In 2005, NBC Sports executive vice president Jon Miller then pitched the concept of an annual outdoor game as a television event to the NHL, "but they didn't find the concept workable." In December 2006, Miller found an ally in then-league executive vice president/business and media John Collins, who embraced the idea. This led to the inaugural Winter Classic game on January 1, 2008, with the Pittsburgh Penguins visiting the Buffalo Sabres at Ralph Wilson Stadium.

On May 1, 2013, the NHL announced that the Chicago Blackhawks would host the Pittsburgh Penguins at Soldier Field in Chicago on March 1, 2014, as part of a new series of outdoor games called the Stadium Series. By the end of May 2013, the NHL had scheduled a record six outdoor NHL games for the 2013–14 season – one Winter Classic, one Heritage Classic, and four Stadium Series games.

## [Listed records]

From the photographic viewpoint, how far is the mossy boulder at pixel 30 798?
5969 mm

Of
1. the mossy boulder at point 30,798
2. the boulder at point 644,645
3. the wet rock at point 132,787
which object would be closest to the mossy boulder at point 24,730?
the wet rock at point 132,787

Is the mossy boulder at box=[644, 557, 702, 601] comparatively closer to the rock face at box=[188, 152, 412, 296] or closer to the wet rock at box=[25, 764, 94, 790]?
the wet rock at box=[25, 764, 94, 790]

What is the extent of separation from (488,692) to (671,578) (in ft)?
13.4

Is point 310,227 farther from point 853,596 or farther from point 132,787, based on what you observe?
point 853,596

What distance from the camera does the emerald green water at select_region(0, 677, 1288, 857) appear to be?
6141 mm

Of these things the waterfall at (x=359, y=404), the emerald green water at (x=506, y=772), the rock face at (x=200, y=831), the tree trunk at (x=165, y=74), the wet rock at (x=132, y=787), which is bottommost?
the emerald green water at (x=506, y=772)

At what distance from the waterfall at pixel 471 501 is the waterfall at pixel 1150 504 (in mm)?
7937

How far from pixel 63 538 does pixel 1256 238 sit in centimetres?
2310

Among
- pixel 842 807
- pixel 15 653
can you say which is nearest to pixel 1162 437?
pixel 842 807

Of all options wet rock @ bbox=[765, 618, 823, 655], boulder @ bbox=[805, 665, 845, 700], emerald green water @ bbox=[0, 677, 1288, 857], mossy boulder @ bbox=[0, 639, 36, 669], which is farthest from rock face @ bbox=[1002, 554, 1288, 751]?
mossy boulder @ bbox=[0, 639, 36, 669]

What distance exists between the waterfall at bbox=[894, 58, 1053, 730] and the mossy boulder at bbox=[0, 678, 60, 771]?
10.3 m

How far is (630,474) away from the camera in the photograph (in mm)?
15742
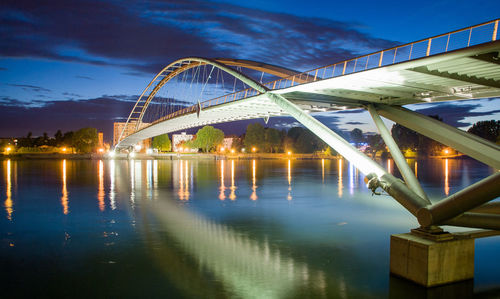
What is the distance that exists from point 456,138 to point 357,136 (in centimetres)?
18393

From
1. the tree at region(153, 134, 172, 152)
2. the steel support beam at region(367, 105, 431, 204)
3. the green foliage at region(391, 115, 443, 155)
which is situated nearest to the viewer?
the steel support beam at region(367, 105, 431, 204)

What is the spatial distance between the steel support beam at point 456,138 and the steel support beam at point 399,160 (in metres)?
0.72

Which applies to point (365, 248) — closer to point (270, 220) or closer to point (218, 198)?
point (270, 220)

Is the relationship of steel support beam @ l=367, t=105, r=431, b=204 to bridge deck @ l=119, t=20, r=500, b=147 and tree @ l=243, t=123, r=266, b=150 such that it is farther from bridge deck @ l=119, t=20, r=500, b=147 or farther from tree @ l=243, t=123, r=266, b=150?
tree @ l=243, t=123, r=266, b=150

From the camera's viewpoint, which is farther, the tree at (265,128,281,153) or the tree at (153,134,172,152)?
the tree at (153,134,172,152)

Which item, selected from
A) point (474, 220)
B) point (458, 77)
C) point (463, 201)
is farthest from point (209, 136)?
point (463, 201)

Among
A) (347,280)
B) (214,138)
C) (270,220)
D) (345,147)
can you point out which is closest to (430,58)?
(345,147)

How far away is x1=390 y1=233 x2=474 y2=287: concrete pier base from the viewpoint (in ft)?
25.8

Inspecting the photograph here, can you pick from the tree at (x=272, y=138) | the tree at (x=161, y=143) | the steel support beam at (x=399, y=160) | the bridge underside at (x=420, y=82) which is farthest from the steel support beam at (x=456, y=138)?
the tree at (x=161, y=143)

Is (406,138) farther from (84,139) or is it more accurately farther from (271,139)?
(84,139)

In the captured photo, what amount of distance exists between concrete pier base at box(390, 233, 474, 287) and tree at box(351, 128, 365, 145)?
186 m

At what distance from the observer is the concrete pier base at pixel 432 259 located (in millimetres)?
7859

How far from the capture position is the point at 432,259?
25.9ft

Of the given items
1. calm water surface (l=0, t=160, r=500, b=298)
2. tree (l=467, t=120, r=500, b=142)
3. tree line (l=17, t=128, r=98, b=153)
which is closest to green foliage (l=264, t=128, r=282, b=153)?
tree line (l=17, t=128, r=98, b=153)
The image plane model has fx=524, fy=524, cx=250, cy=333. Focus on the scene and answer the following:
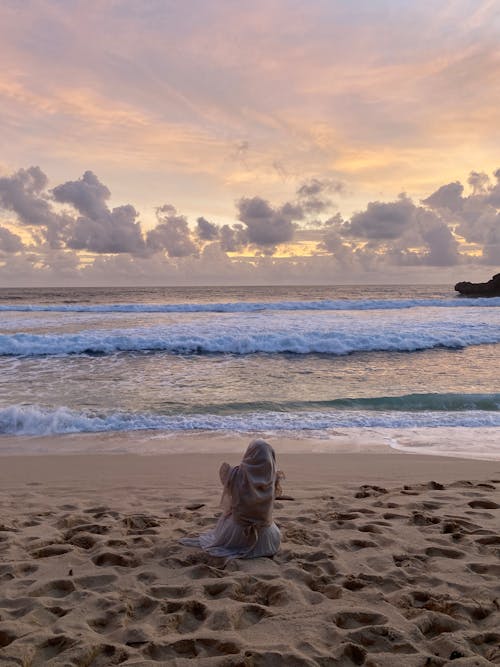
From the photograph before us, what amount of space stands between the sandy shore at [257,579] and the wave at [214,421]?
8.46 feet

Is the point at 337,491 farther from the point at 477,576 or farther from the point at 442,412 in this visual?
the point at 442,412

---

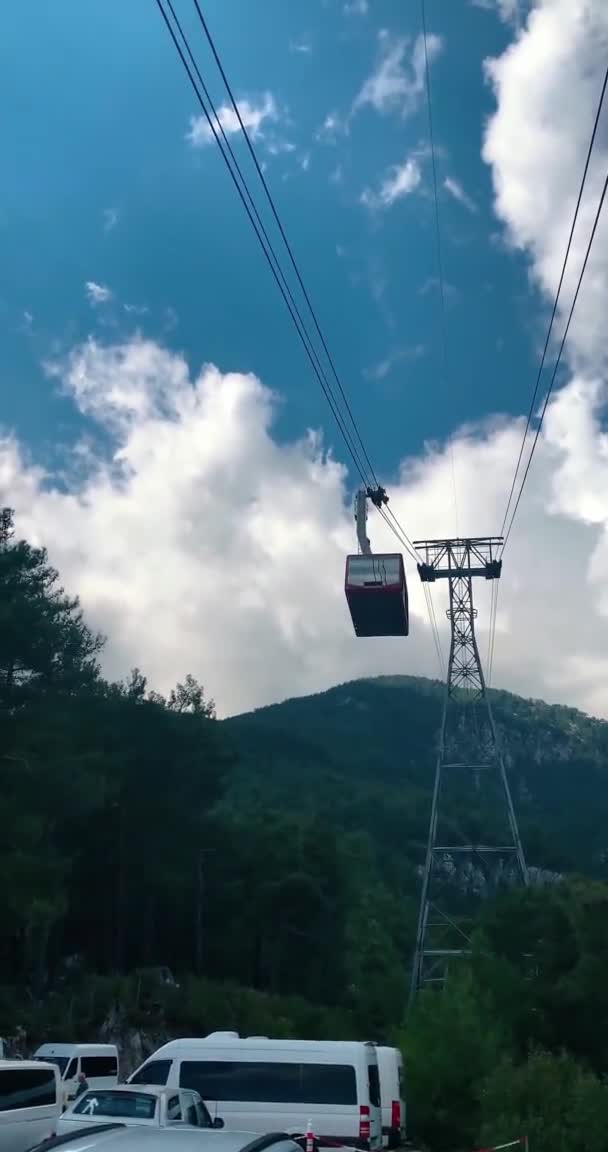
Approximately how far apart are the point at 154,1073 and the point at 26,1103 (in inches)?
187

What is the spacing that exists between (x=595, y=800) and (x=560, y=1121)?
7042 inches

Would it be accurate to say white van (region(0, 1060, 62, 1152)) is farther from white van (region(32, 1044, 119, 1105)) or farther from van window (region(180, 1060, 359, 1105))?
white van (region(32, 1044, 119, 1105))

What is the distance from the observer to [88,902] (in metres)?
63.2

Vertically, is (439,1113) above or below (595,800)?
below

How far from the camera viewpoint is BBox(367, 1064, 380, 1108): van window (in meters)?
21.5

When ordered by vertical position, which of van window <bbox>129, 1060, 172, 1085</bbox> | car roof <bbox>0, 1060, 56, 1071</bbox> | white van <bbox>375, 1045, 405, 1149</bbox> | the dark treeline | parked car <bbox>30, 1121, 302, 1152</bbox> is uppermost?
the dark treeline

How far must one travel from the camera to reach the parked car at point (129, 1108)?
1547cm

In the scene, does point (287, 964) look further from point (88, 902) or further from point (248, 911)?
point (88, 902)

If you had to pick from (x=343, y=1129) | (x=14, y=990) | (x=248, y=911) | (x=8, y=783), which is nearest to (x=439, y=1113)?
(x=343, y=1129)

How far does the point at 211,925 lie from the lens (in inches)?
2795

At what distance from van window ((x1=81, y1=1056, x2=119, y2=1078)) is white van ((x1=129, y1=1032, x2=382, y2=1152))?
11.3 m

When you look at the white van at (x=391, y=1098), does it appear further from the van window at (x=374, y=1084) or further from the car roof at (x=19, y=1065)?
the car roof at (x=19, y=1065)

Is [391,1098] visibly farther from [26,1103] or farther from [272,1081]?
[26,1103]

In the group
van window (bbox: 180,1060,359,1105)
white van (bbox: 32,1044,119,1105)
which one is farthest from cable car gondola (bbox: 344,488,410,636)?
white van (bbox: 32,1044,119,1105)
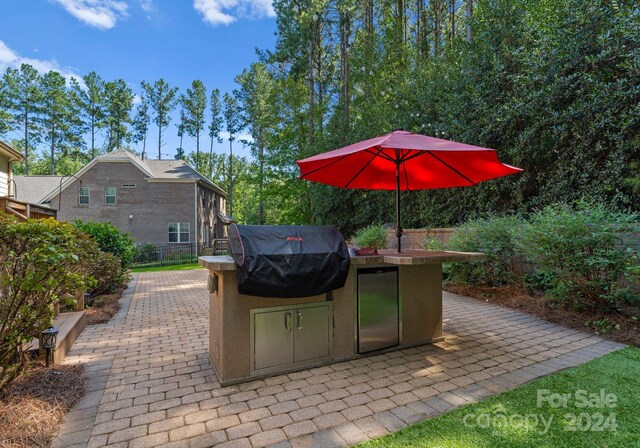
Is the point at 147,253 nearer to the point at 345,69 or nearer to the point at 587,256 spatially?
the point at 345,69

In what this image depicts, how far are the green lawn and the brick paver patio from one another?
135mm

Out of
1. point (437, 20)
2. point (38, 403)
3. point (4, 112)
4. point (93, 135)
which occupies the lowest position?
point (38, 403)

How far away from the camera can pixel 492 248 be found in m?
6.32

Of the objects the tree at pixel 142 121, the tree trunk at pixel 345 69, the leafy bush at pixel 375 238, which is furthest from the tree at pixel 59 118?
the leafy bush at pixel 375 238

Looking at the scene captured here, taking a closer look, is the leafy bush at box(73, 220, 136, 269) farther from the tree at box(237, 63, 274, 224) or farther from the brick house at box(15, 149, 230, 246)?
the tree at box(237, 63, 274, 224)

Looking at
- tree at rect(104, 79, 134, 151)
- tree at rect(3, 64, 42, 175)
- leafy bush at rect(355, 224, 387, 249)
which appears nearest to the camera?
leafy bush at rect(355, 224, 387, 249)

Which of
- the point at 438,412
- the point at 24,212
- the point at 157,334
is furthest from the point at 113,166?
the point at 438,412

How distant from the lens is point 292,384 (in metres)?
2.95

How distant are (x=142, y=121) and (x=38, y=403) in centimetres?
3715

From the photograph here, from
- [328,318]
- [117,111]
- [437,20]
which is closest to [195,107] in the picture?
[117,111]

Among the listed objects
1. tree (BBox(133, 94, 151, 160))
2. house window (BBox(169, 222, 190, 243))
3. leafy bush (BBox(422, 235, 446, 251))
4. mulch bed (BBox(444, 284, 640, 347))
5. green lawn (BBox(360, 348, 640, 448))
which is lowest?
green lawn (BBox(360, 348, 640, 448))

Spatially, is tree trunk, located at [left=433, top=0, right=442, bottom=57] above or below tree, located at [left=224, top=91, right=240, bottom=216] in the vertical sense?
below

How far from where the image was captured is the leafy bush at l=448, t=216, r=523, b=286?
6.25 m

==

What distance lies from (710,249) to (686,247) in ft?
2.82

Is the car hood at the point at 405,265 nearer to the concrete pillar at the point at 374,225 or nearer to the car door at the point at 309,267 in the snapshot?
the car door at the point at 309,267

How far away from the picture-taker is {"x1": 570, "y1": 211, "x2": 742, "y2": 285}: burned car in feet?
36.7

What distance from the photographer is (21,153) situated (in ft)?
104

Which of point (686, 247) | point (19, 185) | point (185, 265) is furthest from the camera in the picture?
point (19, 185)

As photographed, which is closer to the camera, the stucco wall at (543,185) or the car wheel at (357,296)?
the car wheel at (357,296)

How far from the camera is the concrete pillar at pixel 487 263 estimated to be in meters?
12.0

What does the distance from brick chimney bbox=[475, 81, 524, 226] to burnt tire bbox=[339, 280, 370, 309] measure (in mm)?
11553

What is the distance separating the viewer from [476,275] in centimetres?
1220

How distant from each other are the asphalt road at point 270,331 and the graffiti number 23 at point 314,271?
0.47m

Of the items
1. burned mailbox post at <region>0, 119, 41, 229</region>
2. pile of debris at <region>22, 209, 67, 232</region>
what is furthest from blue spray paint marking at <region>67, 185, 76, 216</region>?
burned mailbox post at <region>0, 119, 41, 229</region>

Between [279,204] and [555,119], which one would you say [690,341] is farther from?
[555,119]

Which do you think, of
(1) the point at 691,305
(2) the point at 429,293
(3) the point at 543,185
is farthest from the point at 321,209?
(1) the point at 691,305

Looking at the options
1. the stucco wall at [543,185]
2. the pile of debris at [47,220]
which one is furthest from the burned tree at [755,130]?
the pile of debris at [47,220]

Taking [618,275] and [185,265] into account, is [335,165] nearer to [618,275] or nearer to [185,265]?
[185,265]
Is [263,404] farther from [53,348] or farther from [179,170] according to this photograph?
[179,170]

## [Prompt A]
Repeat word for word the part of the passage on NHL outdoor games that begins at the words "In 2005, NBC" and stops after "Stadium Series games.".
## [Prompt B]
Name every NHL team mentioned in the passage on NHL outdoor games.
## [Prompt C]
Carry the passage on NHL outdoor games further, starting after its last sentence.

## [Answer area A]
In 2005, NBC Sports executive vice president Jon Miller then pitched the concept of an annual outdoor game as a television event to the NHL, "but they didn't find the concept workable." In December 2006, Miller found an ally in then-league executive vice president/business and media John Collins, who embraced the idea. This led to the inaugural Winter Classic game on January 1, 2008, with the Pittsburgh Penguins visiting the Buffalo Sabres at Ralph Wilson Stadium.

On May 1, 2013, the NHL announced that the Chicago Blackhawks would host the Pittsburgh Penguins at Soldier Field in Chicago on March 1, 2014, as part of a new series of outdoor games called the Stadium Series. By the end of May 2013, the NHL had scheduled a record six outdoor NHL games for the 2013–14 season – one Winter Classic, one Heritage Classic, and four Stadium Series games.

## [Answer area B]
Pittsburgh Penguins, Buffalo Sabres, Chicago Blackhawks

## [Answer area C]
In scheduling outdoor games in the New York metropolitan area that feature the New York Rangers (first occurring during two of the four 2014 Stadium Series games, and subsequently the 2018 Winter Classic), the team has always been designated as the "away" team. This is to maintain the property tax-exempt status of the Rangers' home arena, Madison Square Garden (MSG). The tax exemption stipulates that it only applies if the Rangers do not "cease playing" home games at the arena, generally interpreted as playing any "home" game outside of it. By designating the Rangers as the "away" team and the Buffalo Sabres as the "home" team in the 2018 Winter Classic at Citi Field in the New York City borough of Queens, it would save MSG from paying more than $40 million in property taxes.

Up until 2013, NHL's outdoor games were held exclusively in Canada and in the Midwest and Northeast United States. That changed in the 2014 Stadium Series when the Los Angeles Kings became the first West Coast team to host a regular season outdoor game when they faced their in-city rival, the Anaheim Ducks, at Dodger Stadium in Los Angeles on January 25, 2014. The San Jose Sharks followed suit, hosting their archrival Kings in the 2015 Stadium Series at Levi's Stadium in Santa Clara, California. The first outdoor game to take place in a Southern state took place in the 2020 Winter Classic when the Dallas Stars hosted the Nashville Predators at the Cotton Bowl in Dallas.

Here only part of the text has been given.